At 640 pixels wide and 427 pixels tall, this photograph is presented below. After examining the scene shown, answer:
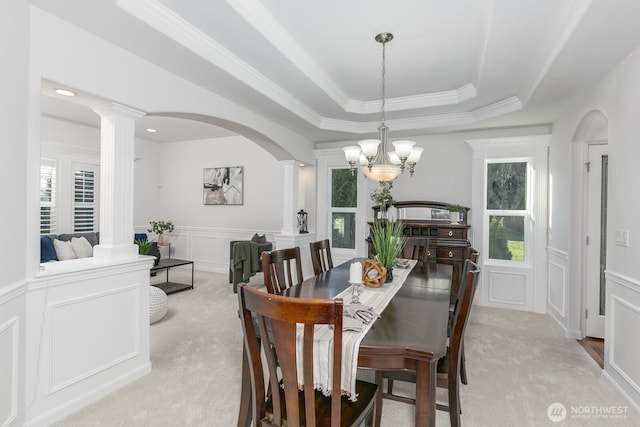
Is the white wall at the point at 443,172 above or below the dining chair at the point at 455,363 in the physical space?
above

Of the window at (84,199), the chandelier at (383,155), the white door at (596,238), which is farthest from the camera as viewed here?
the window at (84,199)

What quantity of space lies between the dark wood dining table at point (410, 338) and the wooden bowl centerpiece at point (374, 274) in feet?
0.51

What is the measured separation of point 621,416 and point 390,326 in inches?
71.2

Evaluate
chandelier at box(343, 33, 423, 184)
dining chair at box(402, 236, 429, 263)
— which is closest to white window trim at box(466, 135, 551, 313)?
dining chair at box(402, 236, 429, 263)

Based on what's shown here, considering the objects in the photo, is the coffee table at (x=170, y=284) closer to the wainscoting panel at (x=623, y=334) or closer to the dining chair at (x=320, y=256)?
the dining chair at (x=320, y=256)

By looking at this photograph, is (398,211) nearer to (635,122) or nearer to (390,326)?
(635,122)

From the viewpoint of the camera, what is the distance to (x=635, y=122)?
7.50 feet

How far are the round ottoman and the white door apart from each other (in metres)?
4.49

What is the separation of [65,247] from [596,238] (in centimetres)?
644

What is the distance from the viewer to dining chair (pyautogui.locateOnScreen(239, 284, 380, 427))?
1134mm

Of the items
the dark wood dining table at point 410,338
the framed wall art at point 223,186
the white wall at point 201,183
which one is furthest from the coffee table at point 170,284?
the dark wood dining table at point 410,338

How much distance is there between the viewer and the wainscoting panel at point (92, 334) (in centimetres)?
204

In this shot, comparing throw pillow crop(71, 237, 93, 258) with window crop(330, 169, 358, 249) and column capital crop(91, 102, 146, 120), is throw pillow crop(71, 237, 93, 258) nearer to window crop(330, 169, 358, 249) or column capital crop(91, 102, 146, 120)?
column capital crop(91, 102, 146, 120)

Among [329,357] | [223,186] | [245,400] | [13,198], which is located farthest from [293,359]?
[223,186]
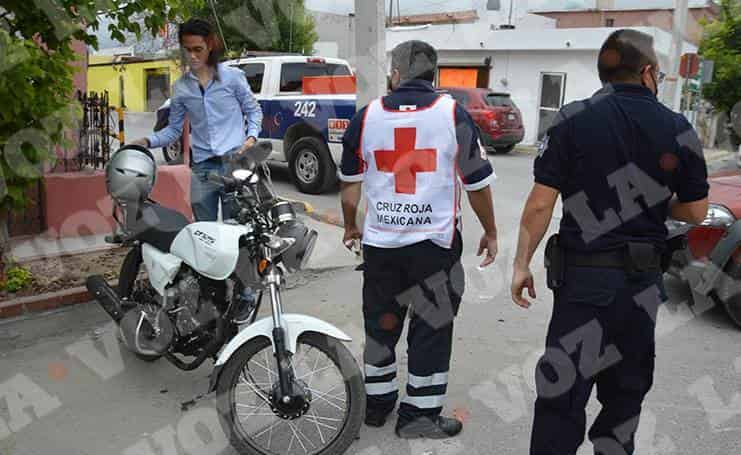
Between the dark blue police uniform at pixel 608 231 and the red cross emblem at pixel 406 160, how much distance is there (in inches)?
25.5

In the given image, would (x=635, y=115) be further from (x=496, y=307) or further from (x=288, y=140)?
(x=288, y=140)

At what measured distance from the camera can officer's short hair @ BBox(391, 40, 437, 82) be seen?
3.26 metres

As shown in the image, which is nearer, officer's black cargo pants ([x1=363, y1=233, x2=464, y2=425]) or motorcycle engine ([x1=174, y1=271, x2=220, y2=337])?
officer's black cargo pants ([x1=363, y1=233, x2=464, y2=425])

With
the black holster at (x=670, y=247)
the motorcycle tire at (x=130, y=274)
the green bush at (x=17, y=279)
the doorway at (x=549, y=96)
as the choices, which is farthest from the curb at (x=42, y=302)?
the doorway at (x=549, y=96)

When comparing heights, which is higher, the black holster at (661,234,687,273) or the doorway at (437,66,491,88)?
the doorway at (437,66,491,88)

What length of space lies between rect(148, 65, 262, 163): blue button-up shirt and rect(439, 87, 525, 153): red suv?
11919 millimetres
######
The problem - Retype each line of the listing above word for word. Exclude the pictures.

Exercise answer -
At 640 pixels wide and 427 pixels tall, this photograph is presented below. After examining the scene shown, answer:
Is the white wall at the point at 443,172 above or below the dining chair at the point at 455,363 in the physical space?
above

Of the window at (84,199), the chandelier at (383,155), the white door at (596,238), which is farthest from the camera as viewed here?
the window at (84,199)

What quantity of space lies between the dark wood dining table at point (410, 338) and the wooden bowl centerpiece at point (374, 274) in feet?
0.51

What is the measured separation of point 621,416 and point 390,326 in inches?
71.2

Evaluate
chandelier at box(343, 33, 423, 184)
dining chair at box(402, 236, 429, 263)
— which is closest to white window trim at box(466, 135, 551, 313)?
dining chair at box(402, 236, 429, 263)

Based on what's shown here, considering the objects in the photo, is the coffee table at (x=170, y=284) closer to the wainscoting panel at (x=623, y=334) or closer to the dining chair at (x=320, y=256)?
the dining chair at (x=320, y=256)

By looking at this photograph, is (398,211) nearer to (635,122) or nearer to (390,326)?
(635,122)

From the viewpoint of the camera, what is the distance to (x=635, y=122)?
7.50 feet

How far are the round ottoman and the white door apart from each other (in metres)?
4.49

What is the separation of [65,247] from [596,238] (in centimetres)?
644

What is the distance from the viewer to dining chair (pyautogui.locateOnScreen(239, 284, 380, 427))?
1134mm

Of the items
the dark wood dining table at point 410,338
the framed wall art at point 223,186
the white wall at point 201,183
which one is furthest from the coffee table at point 170,284?
the dark wood dining table at point 410,338

How much distance is there between the viewer and the wainscoting panel at point (92, 334) (in centimetres)?
204

In this shot, comparing throw pillow crop(71, 237, 93, 258) with window crop(330, 169, 358, 249) and column capital crop(91, 102, 146, 120), is throw pillow crop(71, 237, 93, 258) nearer to window crop(330, 169, 358, 249) or column capital crop(91, 102, 146, 120)?
column capital crop(91, 102, 146, 120)

Among [329,357] | [223,186] | [245,400] | [13,198], which is located farthest from [293,359]?
[223,186]
Between the dark blue police uniform at pixel 608 231 and the red cross emblem at pixel 406 160, how much distance is there (in inches)?
25.5

In the given image, would (x=635, y=115) be further from (x=496, y=307) or further from (x=288, y=140)?
(x=288, y=140)

At what measured distance from the camera can officer's short hair @ BBox(391, 40, 437, 82) be seen?
3.26 metres

As shown in the image, which is nearer, officer's black cargo pants ([x1=363, y1=233, x2=464, y2=425]) or motorcycle engine ([x1=174, y1=271, x2=220, y2=337])?
officer's black cargo pants ([x1=363, y1=233, x2=464, y2=425])

With
the black holster at (x=670, y=247)
the motorcycle tire at (x=130, y=274)
the green bush at (x=17, y=279)
the doorway at (x=549, y=96)
as the choices, which is farthest from the curb at (x=42, y=302)?
the doorway at (x=549, y=96)

When comparing heights, which is higher, the black holster at (661,234,687,273) or the doorway at (437,66,491,88)?
the doorway at (437,66,491,88)

What length of space lies between rect(148, 65, 262, 163): blue button-up shirt and rect(439, 87, 525, 153): red suv?
11919 millimetres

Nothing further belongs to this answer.